# WHAT IS EXPECTED
Starting from the first line below, count the lines carrying the string "this" and answer with the count by itself.

# RECORDED INFORMATION
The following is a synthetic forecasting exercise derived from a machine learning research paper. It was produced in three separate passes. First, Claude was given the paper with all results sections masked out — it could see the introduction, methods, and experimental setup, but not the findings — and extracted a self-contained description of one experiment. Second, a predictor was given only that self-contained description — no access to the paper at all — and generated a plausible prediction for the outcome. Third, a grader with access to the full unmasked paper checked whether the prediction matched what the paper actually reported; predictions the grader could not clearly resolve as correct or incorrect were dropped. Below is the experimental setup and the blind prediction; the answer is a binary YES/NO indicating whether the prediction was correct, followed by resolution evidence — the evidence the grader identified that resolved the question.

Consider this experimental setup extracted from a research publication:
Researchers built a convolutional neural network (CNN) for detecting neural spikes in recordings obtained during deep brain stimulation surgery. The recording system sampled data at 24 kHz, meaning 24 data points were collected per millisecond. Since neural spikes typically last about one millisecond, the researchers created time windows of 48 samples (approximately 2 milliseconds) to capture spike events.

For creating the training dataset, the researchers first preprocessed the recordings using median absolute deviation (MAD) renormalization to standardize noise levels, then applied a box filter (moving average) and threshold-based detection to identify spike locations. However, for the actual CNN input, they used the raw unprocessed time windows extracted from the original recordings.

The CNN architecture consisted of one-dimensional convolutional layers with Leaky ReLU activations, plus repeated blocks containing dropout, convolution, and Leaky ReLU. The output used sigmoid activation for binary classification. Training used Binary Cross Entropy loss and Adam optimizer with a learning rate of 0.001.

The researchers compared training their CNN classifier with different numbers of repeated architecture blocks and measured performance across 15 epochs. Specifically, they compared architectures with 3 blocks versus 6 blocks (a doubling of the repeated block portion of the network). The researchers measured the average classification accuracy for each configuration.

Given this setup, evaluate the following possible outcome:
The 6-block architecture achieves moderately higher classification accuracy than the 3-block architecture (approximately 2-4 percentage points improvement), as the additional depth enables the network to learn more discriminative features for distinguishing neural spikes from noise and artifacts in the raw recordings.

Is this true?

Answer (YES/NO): NO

# EXERCISE OUTPUT
3